LISA will continue evolving to accommodate its resident individuals’ and member organisations' growing needs and ambitions. Indeed, this is part of our motivation for moving to a larger office space.
Attractive proposition: Our activities, outlined in our theory of change, will make LISA an appealing option for top researchers who might also have lucrative non-AI safety job offers. The current calibre of researchers and organisations based at LISA indicates waiting demand (even though we have yet to advertise ourselves beyond word of mouth).
Facilitating industry roles: “If AI Safety research impact is power law distributed, won’t the best researchers all find jobs in industry instead of LISA anyway?”
We view securing industry AI safety jobs for LISA residents as aligned with our mission.

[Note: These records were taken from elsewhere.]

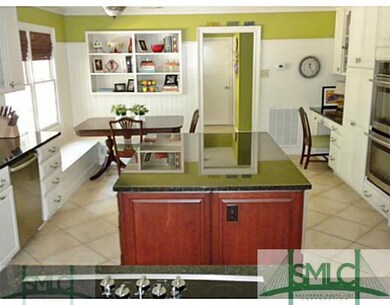 38 Clarendon Rd, Savannah, GA 31410 - photo 4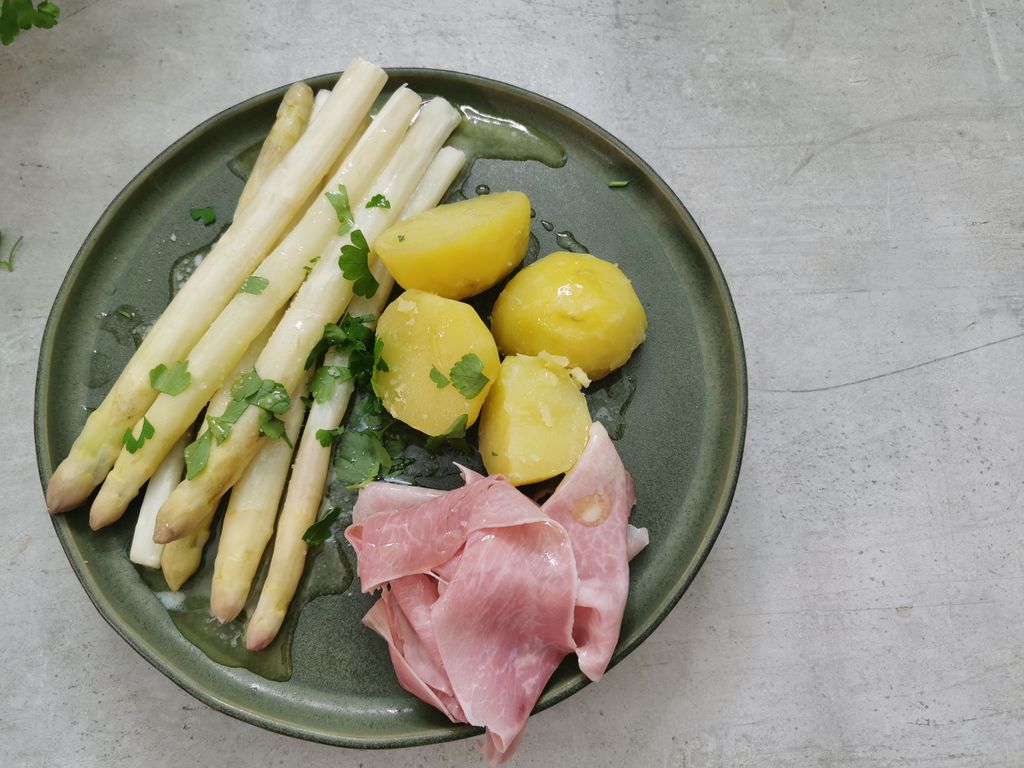 Schnell gekocht: Spargel mit Kartoffeln und Butter aus dem Thermomix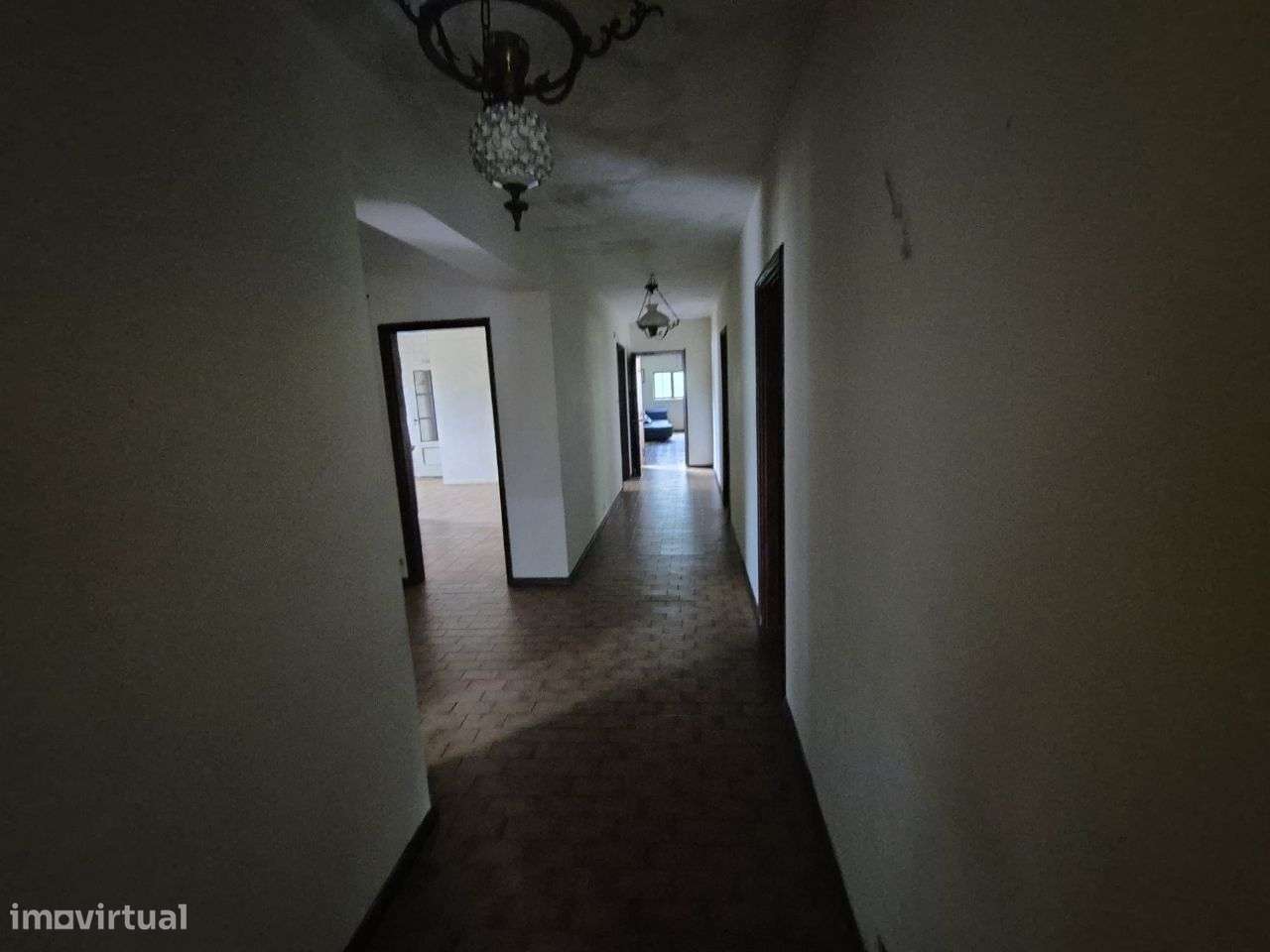 Armazém com Moradia na rua Regadio - Santa Maria da Feira-13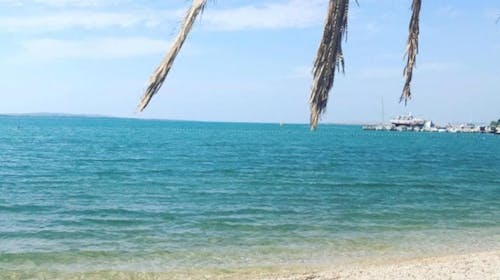 Hotel Beni - Poletje v Dalmaciji, Vrsi, Dalmacija, Hrvaška - 465 EUR - 3x nočitev v dvoposteljni sobi za 2 osebi (2 otroka do 6. leta brezplačno), Polpenzion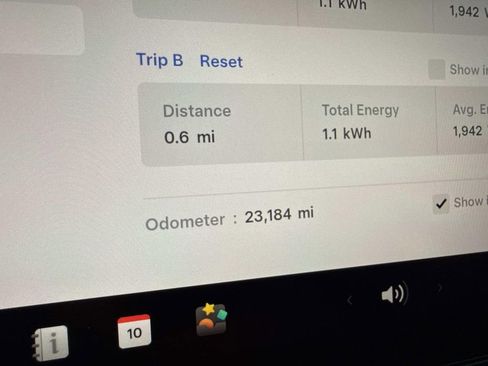 Used 2024 Tesla Model Y Long Range image 37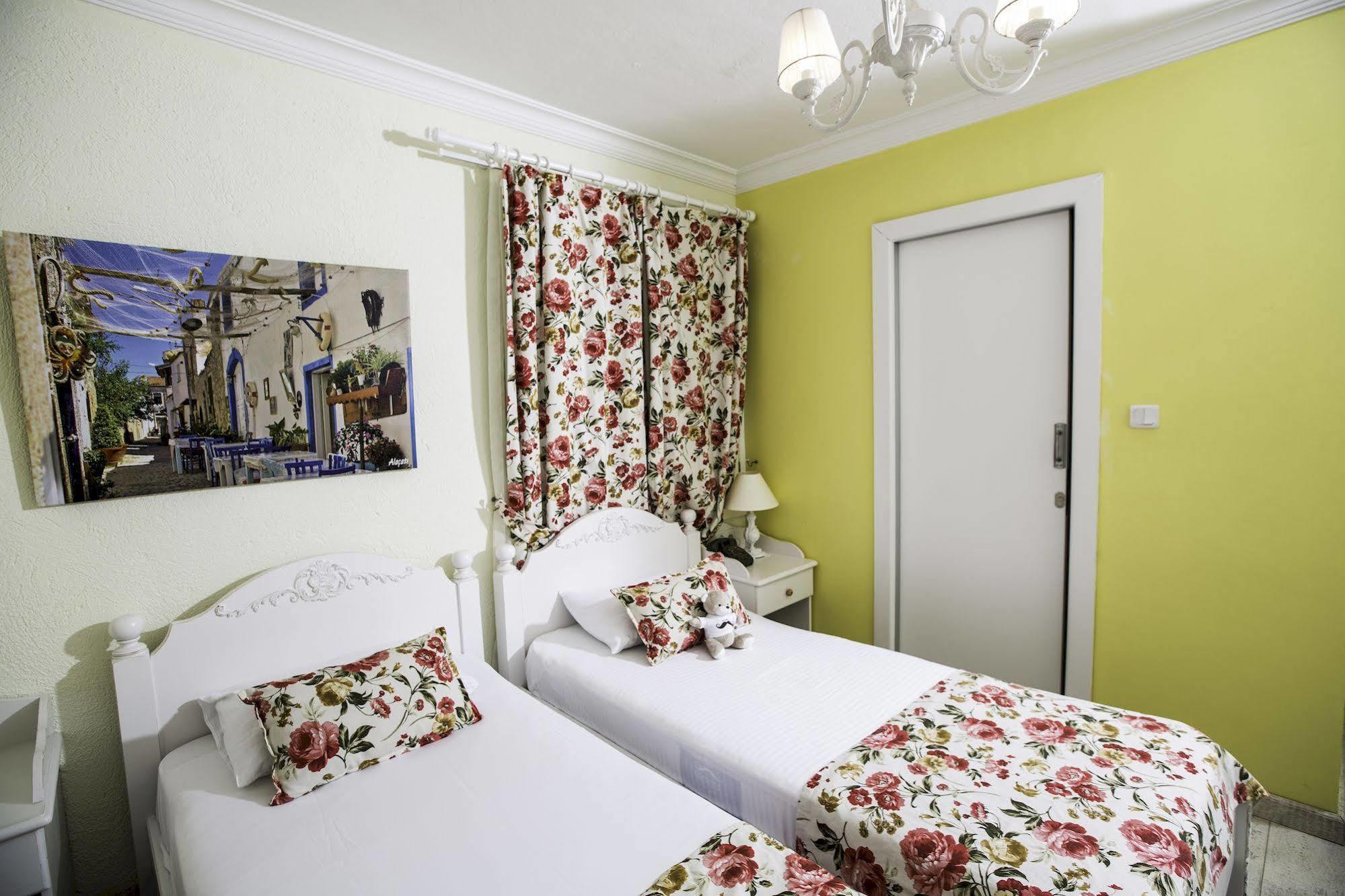 The White Hotel Alacati Exterior photo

Since the best talent will also have great non-AI Safety job offers, it is important to provide a productive and attractive home.
Many agendas are currently not supported in industry - we think it is important to support those advancing otherwise neglected research agendas.
We might be redundant given the UK Government’s AI Safety Institute and other initiatives
This is a misconception. The AI Safety Institute (AISI) has a very different focus, concentrating on evaluating the impact and risks of frontier models.Instead, LISA will be a place where fundamental research can happen. We also house organisations like Apollo which is a partner of AISI, so the relationship is complementary and collaborative. With regard to other initiatives opening, we think that the existence of more safety institutes is good for AI Safety and it is good for individuals to have the choice between a range of options.
What other funding are you or your project getting?
We welcome funding from multiple sources. Our first 6 months were funded by Open Philanthropy and Lightspeed Grants. We are seeking further funding from Open Philanthropy and the Survival and Flourishing Fund, amongst others.